ASSIGNMENT: Exactly the lines from the one containing "Cine se teme de moarte | Nnedi Okorafor" to the final line below should be output, and no others.

SUPPLIED MATERIAL:
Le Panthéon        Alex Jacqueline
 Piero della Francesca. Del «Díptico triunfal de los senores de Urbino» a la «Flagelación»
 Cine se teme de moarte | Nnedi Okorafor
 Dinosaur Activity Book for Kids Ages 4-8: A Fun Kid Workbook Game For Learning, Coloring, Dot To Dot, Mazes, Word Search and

SOLUTION TO THIS PROBLEM:
 Cine se teme de moarte | Nnedi Okorafor
 Dinosaur Activity Book for Kids Ages 4-8: A Fun Kid Workbook Game For Learning, Coloring, Dot To Dot, Mazes, Word Search and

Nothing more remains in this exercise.